Activity
Pick up the text below about the Women Texas Film Festival ending its operations and continue it from its last sentence.

Text excerpt
·····
Women Texas Film Festival, the first full-fledged female-focused film festival in the state of Texas, has announced today that they have ceased operations with no plans for subsequent film festivals, having achieved many of its goals during its five-year run from 2016-2020.
The announcement follows an unexpected year of challenges in 2020 due to the pandemic which led to a virtual presentation approach for the film festival. That shift resulted in an unprecedented expansion of the film festival’s audience as the WTxFF films were seen by film fans throughout the entire state of Texas for the first time, as well as receiving increased press attention state-wide. That shift also allowed the film festival to put additional emphasis and focus on films, filmmakers, post-screening discussions, and in-depth panel expanded talks which was another key element that WTxFF was noted for.
·····
Collected data
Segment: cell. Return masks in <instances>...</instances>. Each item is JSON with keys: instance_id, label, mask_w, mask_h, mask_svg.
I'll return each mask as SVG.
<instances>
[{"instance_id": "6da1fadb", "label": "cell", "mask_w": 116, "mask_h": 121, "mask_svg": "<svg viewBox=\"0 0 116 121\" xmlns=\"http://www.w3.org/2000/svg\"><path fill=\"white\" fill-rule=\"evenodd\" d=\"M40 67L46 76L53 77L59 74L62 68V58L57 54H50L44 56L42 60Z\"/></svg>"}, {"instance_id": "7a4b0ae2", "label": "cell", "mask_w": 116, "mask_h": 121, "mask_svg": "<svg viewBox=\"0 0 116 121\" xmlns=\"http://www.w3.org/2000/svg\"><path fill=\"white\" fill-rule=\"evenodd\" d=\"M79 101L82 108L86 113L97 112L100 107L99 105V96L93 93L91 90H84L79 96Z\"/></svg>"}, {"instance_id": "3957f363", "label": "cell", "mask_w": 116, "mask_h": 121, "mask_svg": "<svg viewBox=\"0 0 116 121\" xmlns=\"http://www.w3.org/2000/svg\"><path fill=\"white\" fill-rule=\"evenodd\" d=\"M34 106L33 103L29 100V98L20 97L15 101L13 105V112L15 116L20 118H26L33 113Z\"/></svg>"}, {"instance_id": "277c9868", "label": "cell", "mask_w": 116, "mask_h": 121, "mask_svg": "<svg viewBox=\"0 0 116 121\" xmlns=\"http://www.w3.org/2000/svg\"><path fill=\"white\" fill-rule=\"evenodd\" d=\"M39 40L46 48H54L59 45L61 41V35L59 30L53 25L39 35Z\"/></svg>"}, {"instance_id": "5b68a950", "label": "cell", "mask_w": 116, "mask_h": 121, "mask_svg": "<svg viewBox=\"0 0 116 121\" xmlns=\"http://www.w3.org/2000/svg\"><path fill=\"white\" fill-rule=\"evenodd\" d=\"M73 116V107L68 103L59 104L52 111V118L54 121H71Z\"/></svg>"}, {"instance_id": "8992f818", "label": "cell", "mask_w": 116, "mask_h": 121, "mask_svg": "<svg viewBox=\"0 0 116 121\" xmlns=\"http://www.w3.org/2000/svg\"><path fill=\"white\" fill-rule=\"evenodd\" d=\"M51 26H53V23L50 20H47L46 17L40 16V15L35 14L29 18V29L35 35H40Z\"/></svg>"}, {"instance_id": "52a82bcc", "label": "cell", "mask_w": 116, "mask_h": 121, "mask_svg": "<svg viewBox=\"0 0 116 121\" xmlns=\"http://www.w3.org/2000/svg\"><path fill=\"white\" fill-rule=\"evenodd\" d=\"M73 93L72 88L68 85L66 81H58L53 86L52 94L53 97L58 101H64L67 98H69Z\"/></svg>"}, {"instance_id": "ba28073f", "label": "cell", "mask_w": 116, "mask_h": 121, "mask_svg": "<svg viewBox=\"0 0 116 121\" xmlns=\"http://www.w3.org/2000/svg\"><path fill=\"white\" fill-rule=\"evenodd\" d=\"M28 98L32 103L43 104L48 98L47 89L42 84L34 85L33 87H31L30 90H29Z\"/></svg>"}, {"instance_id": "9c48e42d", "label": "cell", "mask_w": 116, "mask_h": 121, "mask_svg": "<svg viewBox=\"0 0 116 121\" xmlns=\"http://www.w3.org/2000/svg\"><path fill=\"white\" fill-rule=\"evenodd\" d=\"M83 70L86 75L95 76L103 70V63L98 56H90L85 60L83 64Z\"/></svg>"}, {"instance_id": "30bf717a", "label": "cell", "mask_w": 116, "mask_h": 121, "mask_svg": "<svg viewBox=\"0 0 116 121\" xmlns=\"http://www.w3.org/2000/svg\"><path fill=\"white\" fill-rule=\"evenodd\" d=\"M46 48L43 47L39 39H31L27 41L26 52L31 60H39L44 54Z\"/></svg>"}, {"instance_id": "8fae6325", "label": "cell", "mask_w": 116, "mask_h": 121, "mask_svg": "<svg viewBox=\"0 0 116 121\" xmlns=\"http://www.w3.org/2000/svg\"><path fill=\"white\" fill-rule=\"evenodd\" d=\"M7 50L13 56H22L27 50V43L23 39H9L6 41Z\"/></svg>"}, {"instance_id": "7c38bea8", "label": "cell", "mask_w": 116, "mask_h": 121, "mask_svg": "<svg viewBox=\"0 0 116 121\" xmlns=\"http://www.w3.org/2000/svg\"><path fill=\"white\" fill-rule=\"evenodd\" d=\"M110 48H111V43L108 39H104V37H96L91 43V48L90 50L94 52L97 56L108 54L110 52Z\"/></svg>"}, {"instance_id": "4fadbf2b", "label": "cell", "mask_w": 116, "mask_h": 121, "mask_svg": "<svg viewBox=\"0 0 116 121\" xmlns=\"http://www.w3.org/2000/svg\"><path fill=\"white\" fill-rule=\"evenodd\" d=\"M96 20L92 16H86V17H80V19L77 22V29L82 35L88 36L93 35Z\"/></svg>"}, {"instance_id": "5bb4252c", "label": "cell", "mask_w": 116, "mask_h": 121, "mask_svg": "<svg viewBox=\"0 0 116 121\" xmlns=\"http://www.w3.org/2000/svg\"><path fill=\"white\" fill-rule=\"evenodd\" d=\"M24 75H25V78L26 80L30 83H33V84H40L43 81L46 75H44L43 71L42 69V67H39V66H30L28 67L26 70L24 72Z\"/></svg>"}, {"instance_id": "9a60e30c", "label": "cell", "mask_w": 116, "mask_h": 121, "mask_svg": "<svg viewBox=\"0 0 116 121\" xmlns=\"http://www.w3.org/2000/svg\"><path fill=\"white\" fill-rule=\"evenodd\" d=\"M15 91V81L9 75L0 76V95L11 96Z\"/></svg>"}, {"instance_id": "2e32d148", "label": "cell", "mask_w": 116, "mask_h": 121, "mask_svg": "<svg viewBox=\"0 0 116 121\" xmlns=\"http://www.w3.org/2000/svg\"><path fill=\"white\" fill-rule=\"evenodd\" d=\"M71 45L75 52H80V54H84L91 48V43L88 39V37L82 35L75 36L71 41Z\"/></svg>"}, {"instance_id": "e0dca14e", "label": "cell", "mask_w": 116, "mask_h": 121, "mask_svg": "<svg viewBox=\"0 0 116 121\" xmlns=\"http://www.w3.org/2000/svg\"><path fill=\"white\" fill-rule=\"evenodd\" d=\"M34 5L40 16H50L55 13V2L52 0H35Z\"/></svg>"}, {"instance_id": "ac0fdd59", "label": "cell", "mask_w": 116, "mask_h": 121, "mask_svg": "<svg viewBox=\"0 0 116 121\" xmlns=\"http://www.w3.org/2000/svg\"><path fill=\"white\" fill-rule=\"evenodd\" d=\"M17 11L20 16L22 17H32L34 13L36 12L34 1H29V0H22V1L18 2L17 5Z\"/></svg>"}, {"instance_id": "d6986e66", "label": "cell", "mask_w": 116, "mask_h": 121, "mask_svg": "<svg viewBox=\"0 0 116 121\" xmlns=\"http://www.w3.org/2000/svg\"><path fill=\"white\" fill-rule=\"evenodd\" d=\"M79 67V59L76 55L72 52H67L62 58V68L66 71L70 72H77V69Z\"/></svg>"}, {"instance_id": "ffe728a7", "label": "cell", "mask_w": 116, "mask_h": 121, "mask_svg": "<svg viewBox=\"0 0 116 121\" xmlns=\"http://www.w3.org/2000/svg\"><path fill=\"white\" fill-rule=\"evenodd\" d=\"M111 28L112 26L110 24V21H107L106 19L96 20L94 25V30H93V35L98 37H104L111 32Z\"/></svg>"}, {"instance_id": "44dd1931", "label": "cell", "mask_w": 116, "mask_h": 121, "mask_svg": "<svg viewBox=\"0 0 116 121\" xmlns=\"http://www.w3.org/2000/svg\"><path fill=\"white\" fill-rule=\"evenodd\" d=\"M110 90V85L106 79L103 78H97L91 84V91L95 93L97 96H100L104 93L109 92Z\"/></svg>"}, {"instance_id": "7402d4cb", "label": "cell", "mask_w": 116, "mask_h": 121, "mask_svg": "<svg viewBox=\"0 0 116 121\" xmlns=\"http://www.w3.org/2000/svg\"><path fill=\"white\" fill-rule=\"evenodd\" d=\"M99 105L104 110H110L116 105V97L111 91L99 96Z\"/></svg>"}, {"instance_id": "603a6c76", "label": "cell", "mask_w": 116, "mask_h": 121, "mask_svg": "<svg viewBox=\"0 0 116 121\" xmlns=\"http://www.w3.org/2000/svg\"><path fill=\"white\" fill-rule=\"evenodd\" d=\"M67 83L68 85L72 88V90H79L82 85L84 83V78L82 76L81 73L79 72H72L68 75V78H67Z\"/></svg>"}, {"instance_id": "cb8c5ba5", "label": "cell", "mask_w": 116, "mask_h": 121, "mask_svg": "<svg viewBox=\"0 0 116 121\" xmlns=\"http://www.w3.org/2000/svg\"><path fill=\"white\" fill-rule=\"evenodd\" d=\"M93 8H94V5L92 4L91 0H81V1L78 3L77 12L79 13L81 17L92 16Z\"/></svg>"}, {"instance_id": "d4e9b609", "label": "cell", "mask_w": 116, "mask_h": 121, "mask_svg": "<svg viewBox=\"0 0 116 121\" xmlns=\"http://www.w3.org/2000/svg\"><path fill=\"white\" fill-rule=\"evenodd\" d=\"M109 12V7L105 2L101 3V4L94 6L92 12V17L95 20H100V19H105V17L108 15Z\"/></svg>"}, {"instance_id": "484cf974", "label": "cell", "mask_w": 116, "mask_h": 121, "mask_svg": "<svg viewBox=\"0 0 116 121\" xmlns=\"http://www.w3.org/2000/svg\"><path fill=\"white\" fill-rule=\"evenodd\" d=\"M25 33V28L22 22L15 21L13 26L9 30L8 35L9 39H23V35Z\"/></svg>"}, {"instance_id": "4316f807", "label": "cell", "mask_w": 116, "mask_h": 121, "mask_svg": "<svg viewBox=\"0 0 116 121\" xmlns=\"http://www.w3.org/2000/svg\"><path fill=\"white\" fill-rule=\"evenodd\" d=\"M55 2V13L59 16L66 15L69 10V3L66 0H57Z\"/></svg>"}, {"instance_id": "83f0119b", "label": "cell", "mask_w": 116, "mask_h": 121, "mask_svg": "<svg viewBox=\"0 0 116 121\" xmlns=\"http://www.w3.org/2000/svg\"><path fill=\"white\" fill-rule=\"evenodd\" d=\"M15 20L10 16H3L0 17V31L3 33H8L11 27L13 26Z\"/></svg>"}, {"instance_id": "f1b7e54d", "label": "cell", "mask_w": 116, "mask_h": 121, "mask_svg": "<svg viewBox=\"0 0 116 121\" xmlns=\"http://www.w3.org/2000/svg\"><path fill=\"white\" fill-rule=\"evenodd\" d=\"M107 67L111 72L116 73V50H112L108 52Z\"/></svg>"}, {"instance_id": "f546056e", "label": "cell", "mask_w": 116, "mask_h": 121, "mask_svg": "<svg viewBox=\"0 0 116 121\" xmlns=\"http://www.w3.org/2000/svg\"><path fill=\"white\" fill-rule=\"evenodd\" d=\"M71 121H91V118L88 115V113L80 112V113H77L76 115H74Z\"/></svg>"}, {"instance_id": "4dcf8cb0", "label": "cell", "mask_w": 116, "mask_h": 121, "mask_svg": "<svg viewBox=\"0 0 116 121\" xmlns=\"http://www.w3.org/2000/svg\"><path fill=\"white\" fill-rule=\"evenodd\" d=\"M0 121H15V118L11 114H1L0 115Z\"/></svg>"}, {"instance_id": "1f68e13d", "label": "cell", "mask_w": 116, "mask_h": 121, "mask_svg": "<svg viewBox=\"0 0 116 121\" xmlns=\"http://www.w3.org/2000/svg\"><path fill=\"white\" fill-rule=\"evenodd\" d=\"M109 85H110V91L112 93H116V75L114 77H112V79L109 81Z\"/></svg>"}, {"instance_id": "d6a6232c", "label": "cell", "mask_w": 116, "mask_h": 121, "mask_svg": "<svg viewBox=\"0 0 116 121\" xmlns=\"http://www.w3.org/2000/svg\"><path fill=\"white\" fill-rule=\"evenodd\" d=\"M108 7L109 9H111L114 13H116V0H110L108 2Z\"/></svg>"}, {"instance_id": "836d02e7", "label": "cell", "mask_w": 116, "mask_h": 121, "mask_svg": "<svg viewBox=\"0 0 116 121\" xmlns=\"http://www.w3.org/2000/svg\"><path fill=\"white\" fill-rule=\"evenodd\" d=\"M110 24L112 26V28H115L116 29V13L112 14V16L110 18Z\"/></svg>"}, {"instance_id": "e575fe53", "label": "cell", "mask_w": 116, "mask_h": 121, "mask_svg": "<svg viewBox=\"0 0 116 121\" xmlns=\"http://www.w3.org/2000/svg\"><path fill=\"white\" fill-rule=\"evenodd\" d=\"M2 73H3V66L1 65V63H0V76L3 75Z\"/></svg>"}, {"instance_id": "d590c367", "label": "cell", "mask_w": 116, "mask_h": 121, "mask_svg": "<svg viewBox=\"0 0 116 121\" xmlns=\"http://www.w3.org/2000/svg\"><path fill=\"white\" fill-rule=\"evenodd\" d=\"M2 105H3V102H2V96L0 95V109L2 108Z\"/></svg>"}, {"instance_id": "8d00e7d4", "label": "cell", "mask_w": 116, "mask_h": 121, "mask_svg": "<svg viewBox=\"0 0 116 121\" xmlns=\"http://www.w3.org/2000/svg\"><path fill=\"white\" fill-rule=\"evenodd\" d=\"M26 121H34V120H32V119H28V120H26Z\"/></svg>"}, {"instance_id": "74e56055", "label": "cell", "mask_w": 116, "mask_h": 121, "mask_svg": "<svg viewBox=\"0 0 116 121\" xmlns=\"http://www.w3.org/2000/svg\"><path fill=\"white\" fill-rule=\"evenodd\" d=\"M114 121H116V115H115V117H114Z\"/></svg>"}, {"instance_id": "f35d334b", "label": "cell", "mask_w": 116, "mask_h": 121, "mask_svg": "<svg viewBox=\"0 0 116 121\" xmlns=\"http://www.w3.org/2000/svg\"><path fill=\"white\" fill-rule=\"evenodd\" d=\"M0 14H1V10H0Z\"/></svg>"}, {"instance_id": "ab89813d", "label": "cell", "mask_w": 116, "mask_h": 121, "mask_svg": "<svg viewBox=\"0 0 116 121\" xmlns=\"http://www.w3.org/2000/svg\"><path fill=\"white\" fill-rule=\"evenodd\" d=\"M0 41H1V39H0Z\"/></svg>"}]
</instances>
·····
Result
However, the central governing trio behind the film festival the last few years all have increasingly found themselves in demand elsewhere. Founder and Artistic Director Justina Walford has recently accepted the position of Director of Programming at the celebrated Oxford Film Festival for 2022, as well as becoming the managing editor of FilmsGoneWild.com, and developing her second feature film as a screenwriter following 2015’s THE LADIES OF THE HOUSE. Former Board member and Development Director Lisa Normand has a full slate of film projects in development under the Terraform Films banner she shares with producing partner Jeff Walker. Terraform Films has several features and shorts in development, and their most recent projects have been selected for screening at Tribeca and SXSW. Board Secretary and Festival Producer Stacy Gipe Thiele continues to work on outside projects involving both film and other interests.
Walford said, “From the beginning of WTxFF, I said that we would only do the film festival as long as we saw a need for it. While there is still much work to be done to give a platform to the work of women directors, producers, writers, editors, directors of photography, and composers, we have seen much headway made during the past five years. Our goal was to show the range of the female storyteller, and to celebrate great and distinctive work in every genre, every style. WTxFF sought to achieve a place where the notion of gender behind the camera could take a backseat to the grit, emotion, and vision projected on the screen. And in a lot of ways, we saw that increasingly happen at our film festival.”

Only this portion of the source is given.